-- CONSIGNE --
Extrayez mot pour mot, du passage ci-dessous sur la chute de la dictature portugaise, la partie qui s'ouvre sur les mots contenant "Les contradictions du" et se referme sur "est fortement implanté.".

Au commencement des 18 mois qui ébranlèrent le Portugal
Organisés depuis quelques mois dans le cadre du Mouvement des forces armées (MFA), les capitaines parviennent le 25 avril à faire tomber la dictature. De nombreux putschs militaires avaient été tentés dans le passé. Si l’initiative du MFA parvient à ses fins, ce n’est pas simplement en raison de facteurs militaires et conjoncturels, mais parce que le régime salazariste – alors dirigé par Marcelo Caetano – a accumulé des contradictions qui l’ont progressivement affaibli.
Les contradictions du régime
Les guerres coloniales sanglantes menées depuis le début des années 1960 en Angola, au Mozambique et en Guinée-Bissau, pèsent sur le budget de l’État portugais, bloquent le développement du pays et suscitent une colère croissante dans la jeunesse portugaise. La fin de l’autarcie économique, décidée au début des années 1960, provoque un afflux de capitaux étrangers et fait émerger une classe ouvrière urbanisée, qui lutte et s’organise malgré la répression. Les paysans privés de terre se battent pour leurs droits contre les intérêts des grands propriétaires terriens, particulièrement dans l’Alentejo où le PCP (Parti communiste portugais) est fortement implanté.
Occupant une position dominée dans la division internationale du travail, de plus en plus dépendant des capitaux impérialistes, le Portugal est alors le pays le plus pauvre d’Europe. Non seulement les salaires moyens y sont nettement plus faibles qu’ailleurs, mais les taux d’analphabétisme et de mortalité infantile sont les plus élevés du continent et un quart du peuple portugais – notamment les jeunes travailleurs – a pris la difficile décision d’émigrer.
La révoltes des capitaines
C’est dans ce contexte que s’accroît la combativité du peuple portugais, aussi bien parmi les ouvriers d’industrie, les paysans que dans la jeunesse étudiante, et que va éclater la révolte des capitaines.

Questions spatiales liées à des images
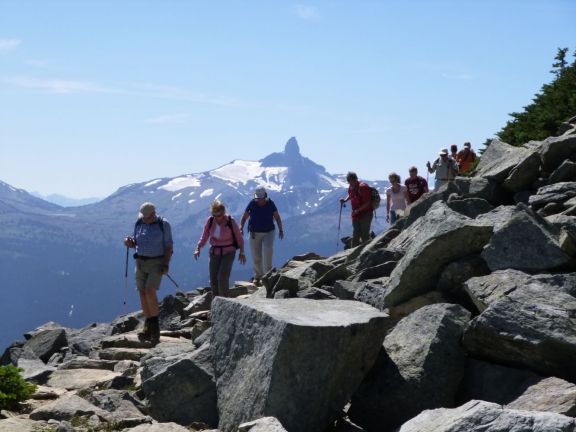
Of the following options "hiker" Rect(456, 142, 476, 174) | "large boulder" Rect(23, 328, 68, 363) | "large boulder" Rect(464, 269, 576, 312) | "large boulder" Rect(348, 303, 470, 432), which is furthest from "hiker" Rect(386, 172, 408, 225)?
"large boulder" Rect(348, 303, 470, 432)

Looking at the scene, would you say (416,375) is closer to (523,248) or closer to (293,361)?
(293,361)

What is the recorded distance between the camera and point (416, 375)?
9.70 m

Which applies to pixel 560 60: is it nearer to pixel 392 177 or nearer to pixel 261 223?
pixel 392 177

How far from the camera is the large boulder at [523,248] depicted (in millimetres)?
11727

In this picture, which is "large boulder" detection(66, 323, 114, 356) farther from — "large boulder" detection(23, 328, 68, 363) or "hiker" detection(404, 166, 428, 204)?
"hiker" detection(404, 166, 428, 204)

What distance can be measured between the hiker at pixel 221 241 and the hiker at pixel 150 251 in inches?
68.6

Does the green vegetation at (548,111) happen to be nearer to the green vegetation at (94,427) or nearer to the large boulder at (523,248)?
the large boulder at (523,248)

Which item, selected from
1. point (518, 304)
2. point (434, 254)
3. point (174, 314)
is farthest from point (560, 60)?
point (518, 304)

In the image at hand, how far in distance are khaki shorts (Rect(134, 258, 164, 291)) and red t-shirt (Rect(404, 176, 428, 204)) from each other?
1144 centimetres

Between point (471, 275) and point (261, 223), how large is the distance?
→ 1218 cm

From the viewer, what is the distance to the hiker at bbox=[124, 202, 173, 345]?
17422 mm

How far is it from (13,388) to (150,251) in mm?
5586

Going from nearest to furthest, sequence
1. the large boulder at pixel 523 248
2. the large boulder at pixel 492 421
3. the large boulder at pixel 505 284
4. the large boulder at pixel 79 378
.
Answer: the large boulder at pixel 492 421
the large boulder at pixel 505 284
the large boulder at pixel 523 248
the large boulder at pixel 79 378

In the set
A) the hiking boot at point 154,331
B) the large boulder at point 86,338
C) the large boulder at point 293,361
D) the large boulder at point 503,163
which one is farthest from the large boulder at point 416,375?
the large boulder at point 86,338
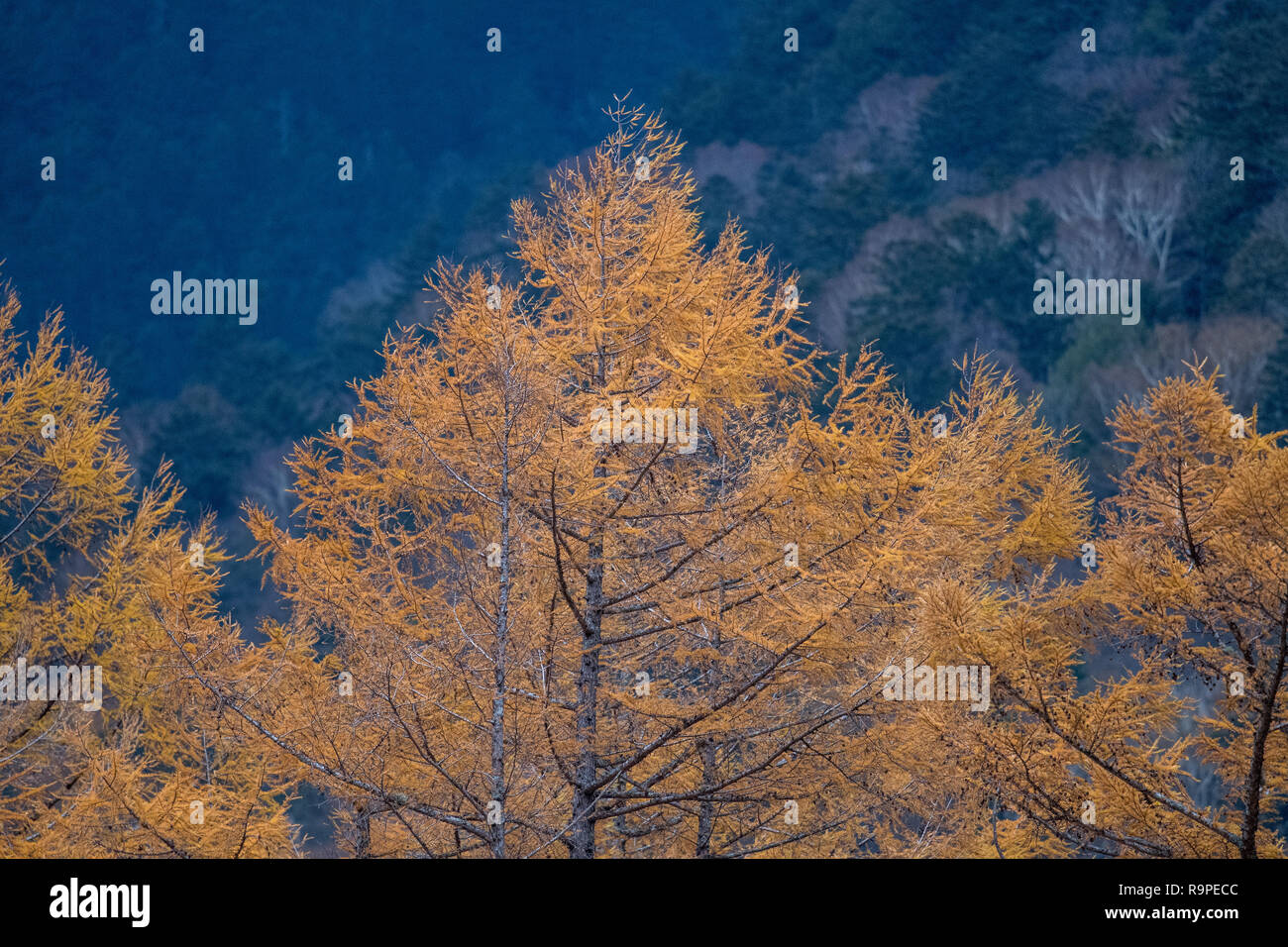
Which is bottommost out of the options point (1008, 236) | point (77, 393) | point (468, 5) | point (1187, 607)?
point (1187, 607)

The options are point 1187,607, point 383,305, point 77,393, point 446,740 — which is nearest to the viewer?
point 1187,607

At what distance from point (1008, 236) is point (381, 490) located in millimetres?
42434

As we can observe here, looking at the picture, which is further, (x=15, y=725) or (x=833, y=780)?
(x=15, y=725)

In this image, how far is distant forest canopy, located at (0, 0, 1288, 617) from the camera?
141 ft

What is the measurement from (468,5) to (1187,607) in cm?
6129

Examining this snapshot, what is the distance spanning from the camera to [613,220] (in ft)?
31.2

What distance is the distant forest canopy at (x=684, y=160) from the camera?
141 feet

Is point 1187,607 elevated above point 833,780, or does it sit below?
above

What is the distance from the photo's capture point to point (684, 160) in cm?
4978

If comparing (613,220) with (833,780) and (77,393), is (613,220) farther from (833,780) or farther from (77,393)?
(77,393)
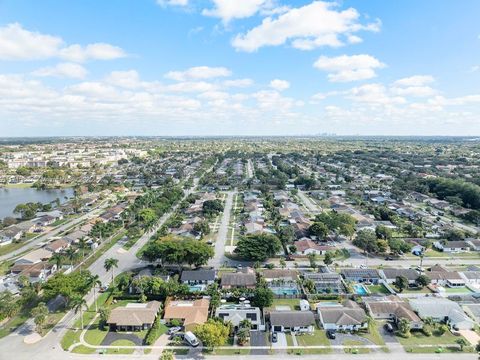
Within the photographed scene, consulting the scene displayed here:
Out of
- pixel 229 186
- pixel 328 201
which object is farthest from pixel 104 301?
pixel 229 186

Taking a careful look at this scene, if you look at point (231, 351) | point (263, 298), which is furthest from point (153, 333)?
point (263, 298)

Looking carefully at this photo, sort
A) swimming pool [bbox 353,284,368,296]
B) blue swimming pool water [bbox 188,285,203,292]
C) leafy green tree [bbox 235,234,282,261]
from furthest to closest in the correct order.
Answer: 1. leafy green tree [bbox 235,234,282,261]
2. blue swimming pool water [bbox 188,285,203,292]
3. swimming pool [bbox 353,284,368,296]

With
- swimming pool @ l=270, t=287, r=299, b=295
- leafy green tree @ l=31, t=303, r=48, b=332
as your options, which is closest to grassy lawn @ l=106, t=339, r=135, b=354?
leafy green tree @ l=31, t=303, r=48, b=332

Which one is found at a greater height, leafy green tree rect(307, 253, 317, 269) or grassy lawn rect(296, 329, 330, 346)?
leafy green tree rect(307, 253, 317, 269)

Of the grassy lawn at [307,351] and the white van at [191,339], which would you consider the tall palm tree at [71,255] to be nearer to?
the white van at [191,339]

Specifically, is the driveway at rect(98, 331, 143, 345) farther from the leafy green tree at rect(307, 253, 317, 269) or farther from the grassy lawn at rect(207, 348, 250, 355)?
the leafy green tree at rect(307, 253, 317, 269)

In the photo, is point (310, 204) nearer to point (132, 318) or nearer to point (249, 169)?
point (132, 318)
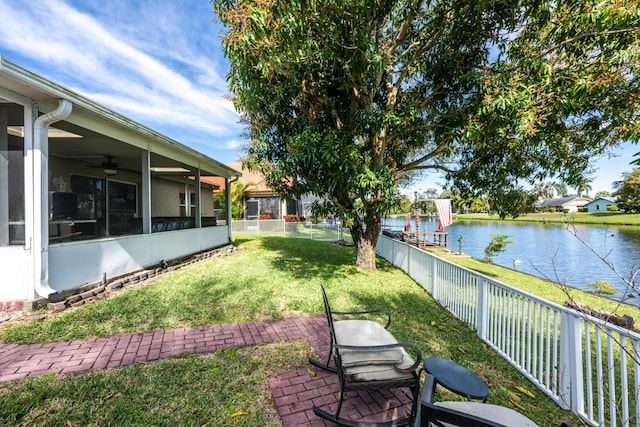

-- RÉPONSE --
Les contradictions du régime
Les guerres coloniales sanglantes menées depuis le début des années 1960 en Angola, au Mozambique et en Guinée-Bissau, pèsent sur le budget de l’État portugais, bloquent le développement du pays et suscitent une colère croissante dans la jeunesse portugaise. La fin de l’autarcie économique, décidée au début des années 1960, provoque un afflux de capitaux étrangers et fait émerger une classe ouvrière urbanisée, qui lutte et s’organise malgré la répression. Les paysans privés de terre se battent pour leurs droits contre les intérêts des grands propriétaires terriens, particulièrement dans l’Alentejo où le PCP (Parti communiste portugais) est fortement implanté.